Si dice che donne e bambini furono presi e imprigionati, e in seguito mandati in un campo di concentramento nel deserto, dove molti scomparvero. I terreni agricoli, i ricchi palmeti, e i frutteti di Dujail, sulle rive del Tigri, furono salinizzati e distrutti.

Ahmed Jawad, un poliziotto che ha parenti sia sunniti che sciiti, nel 1982 perse 27 membri della sua tribù, fra i quali uno zio. Anche lui, però, prova nostalgia per i tempi di Saddam.

"Prima potevamo andare in qualsiasi provincia. Ora si rischia di essere ammazzati", dice. Alla domanda se vorrebbe che tornasse qualcuno come Saddam, risponde: "Vorrei. Un leader che fosse in grado di provvedere alla sicurezza? Vorrei".

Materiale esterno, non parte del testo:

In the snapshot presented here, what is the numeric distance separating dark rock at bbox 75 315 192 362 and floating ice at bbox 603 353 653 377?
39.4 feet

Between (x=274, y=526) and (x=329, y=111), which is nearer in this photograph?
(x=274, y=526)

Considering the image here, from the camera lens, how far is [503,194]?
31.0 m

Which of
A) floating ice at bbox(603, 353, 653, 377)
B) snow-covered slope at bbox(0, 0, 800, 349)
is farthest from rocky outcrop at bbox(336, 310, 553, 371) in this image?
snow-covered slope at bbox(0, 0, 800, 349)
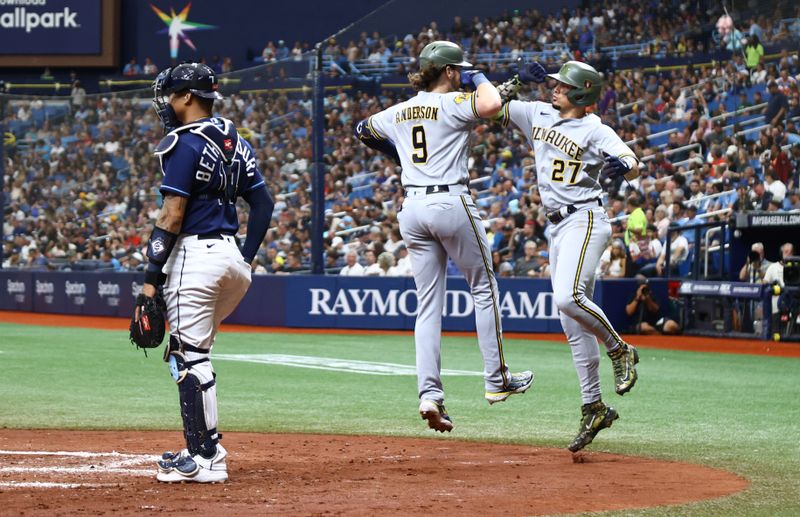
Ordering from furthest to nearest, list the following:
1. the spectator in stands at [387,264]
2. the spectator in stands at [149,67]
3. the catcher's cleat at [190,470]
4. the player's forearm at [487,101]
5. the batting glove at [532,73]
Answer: the spectator in stands at [149,67]
the spectator in stands at [387,264]
the batting glove at [532,73]
the player's forearm at [487,101]
the catcher's cleat at [190,470]

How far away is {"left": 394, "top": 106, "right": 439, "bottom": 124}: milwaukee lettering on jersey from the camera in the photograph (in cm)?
672

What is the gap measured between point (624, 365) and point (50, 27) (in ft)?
108

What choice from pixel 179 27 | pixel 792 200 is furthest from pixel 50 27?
pixel 792 200

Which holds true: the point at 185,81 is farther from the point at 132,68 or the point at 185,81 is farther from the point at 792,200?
the point at 132,68

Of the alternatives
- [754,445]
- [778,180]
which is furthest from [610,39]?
[754,445]

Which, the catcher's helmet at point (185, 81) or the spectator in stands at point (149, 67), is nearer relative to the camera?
the catcher's helmet at point (185, 81)

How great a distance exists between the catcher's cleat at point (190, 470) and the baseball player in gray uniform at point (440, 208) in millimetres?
1328

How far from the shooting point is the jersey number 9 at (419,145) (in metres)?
6.75

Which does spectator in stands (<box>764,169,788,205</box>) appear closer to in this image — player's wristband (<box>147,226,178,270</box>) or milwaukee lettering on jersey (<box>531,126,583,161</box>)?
Result: milwaukee lettering on jersey (<box>531,126,583,161</box>)

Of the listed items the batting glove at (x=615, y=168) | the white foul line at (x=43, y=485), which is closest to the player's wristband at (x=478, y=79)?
the batting glove at (x=615, y=168)

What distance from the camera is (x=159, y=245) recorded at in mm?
5637

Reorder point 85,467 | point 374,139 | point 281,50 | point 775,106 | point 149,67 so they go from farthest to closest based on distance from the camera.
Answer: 1. point 149,67
2. point 281,50
3. point 775,106
4. point 374,139
5. point 85,467

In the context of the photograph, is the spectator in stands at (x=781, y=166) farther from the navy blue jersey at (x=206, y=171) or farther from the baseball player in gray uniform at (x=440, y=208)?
the navy blue jersey at (x=206, y=171)

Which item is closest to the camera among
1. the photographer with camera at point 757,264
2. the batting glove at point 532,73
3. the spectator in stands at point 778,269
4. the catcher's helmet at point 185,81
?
the catcher's helmet at point 185,81
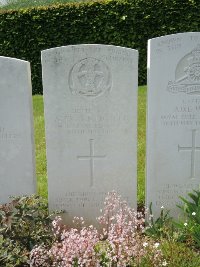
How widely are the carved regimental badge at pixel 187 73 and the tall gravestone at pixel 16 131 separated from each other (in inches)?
52.4

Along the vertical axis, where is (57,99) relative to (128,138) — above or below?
above

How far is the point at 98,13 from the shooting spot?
10.4 m

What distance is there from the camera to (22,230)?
393 cm

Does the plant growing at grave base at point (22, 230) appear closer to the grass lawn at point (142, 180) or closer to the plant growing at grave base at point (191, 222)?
the grass lawn at point (142, 180)

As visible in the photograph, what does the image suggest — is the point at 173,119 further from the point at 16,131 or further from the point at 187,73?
the point at 16,131

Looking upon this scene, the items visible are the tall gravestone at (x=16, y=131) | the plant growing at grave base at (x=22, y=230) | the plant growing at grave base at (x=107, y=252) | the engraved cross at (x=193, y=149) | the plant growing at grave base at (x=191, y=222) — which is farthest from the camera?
the engraved cross at (x=193, y=149)

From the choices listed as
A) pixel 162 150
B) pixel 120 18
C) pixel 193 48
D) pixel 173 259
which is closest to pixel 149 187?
pixel 162 150

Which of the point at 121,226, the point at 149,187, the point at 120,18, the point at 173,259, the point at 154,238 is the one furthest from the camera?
the point at 120,18

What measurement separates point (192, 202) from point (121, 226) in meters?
1.01

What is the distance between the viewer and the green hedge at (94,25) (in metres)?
10.2

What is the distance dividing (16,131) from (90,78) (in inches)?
33.3

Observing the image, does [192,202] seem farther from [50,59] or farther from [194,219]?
[50,59]

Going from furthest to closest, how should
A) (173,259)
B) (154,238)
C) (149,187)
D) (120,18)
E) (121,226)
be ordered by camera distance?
1. (120,18)
2. (149,187)
3. (154,238)
4. (121,226)
5. (173,259)

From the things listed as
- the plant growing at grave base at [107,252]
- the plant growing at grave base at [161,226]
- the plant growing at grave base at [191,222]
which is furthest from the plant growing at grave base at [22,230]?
the plant growing at grave base at [191,222]
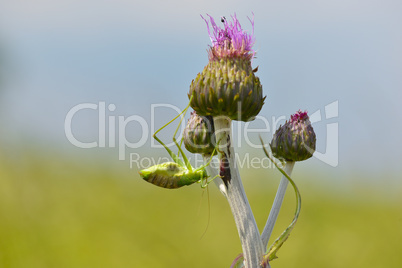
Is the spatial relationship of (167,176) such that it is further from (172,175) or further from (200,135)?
(200,135)

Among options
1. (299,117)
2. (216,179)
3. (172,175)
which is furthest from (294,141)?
(172,175)

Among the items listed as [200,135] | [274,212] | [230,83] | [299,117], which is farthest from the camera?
[299,117]

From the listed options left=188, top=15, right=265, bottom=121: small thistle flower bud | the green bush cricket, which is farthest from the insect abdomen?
left=188, top=15, right=265, bottom=121: small thistle flower bud

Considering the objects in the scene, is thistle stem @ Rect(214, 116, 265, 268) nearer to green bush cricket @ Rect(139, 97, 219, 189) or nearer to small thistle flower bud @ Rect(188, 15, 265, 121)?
small thistle flower bud @ Rect(188, 15, 265, 121)

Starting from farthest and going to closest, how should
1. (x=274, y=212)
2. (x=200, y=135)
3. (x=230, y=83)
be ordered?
(x=200, y=135) < (x=274, y=212) < (x=230, y=83)

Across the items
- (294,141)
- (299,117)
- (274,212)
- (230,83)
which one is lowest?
(274,212)

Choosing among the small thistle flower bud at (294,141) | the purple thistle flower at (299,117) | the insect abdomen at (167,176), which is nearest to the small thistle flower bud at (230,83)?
the small thistle flower bud at (294,141)

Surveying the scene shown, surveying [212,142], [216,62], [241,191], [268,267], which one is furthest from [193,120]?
[268,267]

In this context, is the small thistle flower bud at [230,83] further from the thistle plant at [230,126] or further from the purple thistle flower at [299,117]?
the purple thistle flower at [299,117]
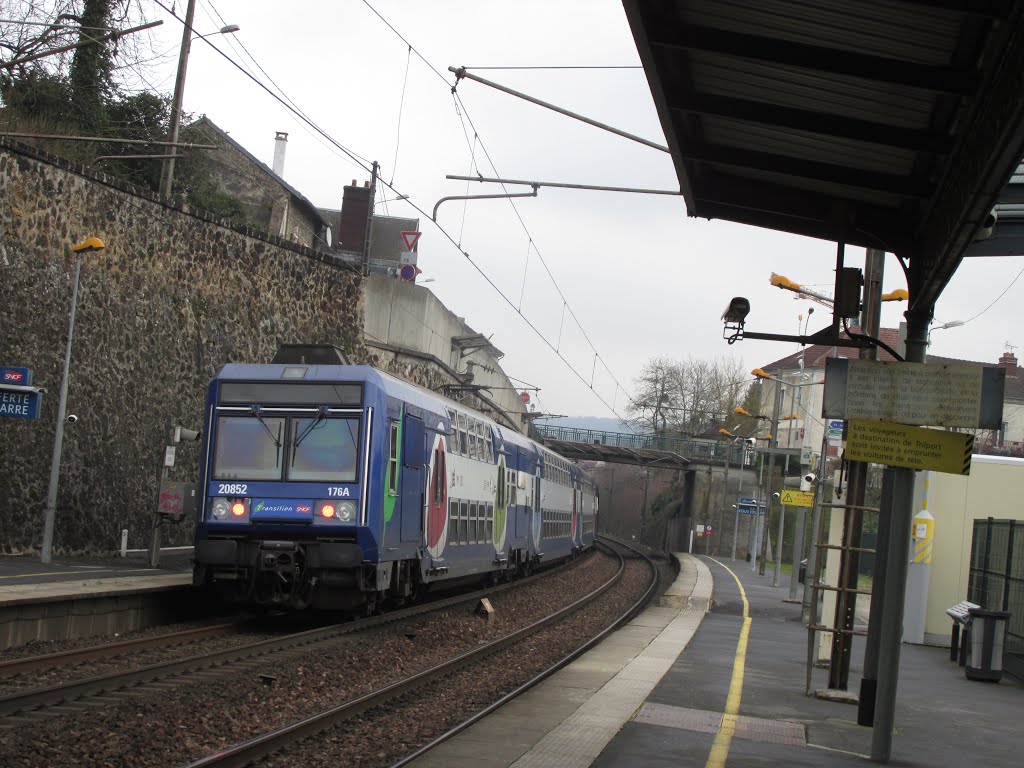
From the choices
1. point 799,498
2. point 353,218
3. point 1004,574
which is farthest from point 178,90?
point 353,218

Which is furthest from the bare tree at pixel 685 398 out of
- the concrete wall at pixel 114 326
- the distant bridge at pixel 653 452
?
the concrete wall at pixel 114 326

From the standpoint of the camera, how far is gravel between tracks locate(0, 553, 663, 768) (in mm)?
7414

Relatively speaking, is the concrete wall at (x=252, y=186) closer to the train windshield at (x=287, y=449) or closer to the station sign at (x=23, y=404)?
the station sign at (x=23, y=404)

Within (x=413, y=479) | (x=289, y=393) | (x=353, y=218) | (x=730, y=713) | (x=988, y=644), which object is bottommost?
(x=730, y=713)

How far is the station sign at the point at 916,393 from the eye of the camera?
805 cm

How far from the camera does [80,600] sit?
12914mm

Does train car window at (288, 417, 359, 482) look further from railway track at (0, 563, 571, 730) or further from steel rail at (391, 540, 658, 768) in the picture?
steel rail at (391, 540, 658, 768)

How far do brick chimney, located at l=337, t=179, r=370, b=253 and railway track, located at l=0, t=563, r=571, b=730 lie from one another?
37054 mm

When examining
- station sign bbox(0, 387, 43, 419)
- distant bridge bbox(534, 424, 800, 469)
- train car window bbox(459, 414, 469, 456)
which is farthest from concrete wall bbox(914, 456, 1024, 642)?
distant bridge bbox(534, 424, 800, 469)

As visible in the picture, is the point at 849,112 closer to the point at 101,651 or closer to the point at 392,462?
the point at 101,651

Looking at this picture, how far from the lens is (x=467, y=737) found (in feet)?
28.1

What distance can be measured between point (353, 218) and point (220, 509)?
39302mm

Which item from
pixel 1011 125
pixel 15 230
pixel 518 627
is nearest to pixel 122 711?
pixel 1011 125

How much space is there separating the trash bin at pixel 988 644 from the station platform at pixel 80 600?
1014 centimetres
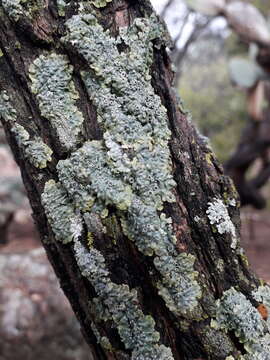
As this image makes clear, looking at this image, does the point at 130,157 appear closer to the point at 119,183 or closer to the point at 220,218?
the point at 119,183

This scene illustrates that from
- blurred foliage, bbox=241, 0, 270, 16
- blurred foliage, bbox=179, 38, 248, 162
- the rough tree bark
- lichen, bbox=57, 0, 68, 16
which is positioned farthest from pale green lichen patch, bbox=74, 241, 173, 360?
blurred foliage, bbox=241, 0, 270, 16

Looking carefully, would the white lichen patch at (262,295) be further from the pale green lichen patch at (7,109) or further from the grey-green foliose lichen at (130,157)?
the pale green lichen patch at (7,109)

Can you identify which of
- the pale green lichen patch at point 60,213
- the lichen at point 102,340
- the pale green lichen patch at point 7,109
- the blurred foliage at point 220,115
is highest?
the blurred foliage at point 220,115

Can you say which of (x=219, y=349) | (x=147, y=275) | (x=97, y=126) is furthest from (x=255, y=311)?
(x=97, y=126)

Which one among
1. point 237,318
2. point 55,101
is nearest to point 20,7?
point 55,101

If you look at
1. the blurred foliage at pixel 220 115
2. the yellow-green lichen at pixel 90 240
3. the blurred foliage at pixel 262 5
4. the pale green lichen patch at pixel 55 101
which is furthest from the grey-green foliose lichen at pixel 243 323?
the blurred foliage at pixel 262 5

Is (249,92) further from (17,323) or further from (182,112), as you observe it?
(182,112)

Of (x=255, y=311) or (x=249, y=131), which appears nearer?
(x=255, y=311)
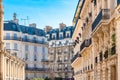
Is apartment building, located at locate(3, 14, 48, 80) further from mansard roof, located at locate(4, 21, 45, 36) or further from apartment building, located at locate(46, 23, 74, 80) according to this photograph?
apartment building, located at locate(46, 23, 74, 80)

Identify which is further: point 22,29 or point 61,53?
point 61,53

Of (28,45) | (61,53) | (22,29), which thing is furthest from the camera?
(61,53)

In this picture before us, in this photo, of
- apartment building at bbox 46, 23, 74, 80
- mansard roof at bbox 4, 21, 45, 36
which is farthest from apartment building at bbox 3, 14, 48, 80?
apartment building at bbox 46, 23, 74, 80

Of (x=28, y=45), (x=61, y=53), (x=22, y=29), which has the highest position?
(x=22, y=29)

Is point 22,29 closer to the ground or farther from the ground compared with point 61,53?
farther from the ground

Secondo le stime di Human Rights Watch, che ha sede a New York, sotto Saddam, che ha governato l’Iraq per circa un quarto di secolo, scomparvero circa 290.000 persone.

La campagna condotta da Saddam contro la popolazione di etnia kurda nel nord dell’Iraq negli anni ’80 ne uccise decine di migliaia, 5.000 dei quali “gasati” con armi chimiche nel villaggio di Halabja.

Tre giorni fa, i parenti di alcune delle sue vittime hanno manifestato nella città di Najaf, nel sud, per chiedere risarcimenti e il test del DNA, dopo che migliaia di corpi sono stati ritrovati in fosse comuni.

Anche a Dujail c’è chi vede il retaggio di Saddam nelle uccisioni recenti.

"Chi pensa che faccia esplodere queste autobomba? E’ tutta gente di Saddam. Crede che gli esponenti religiosi sciiti vadano in giro a farsi saltare in aria?", dice Kadhim Darwish, un negoziante di alimentari. La responsabilità di molti degli attentati in Iraq, negli ultimi anni, viene attribuita a insorti fondamentalisti islamici sunniti.

Seif al-Zubaidy, un negoziante, dice che la sua vita è migliorata dalla caduta di Saddam: gli affari vanno bene, e la sua famiglia, che era fra gli oppositori di Saddam, non viene più perseguitata.

"Qualunque cosa accada in Iraq, da nord a sud, la vita è comunque migliore che sotto Saddam. Nel 1982 ha ucciso 10 membri della mia famiglia. Avevo solo 11 mesi, ma mi hanno raccontato quello che è successo, e me lo ricordo come ricordo il mio nome".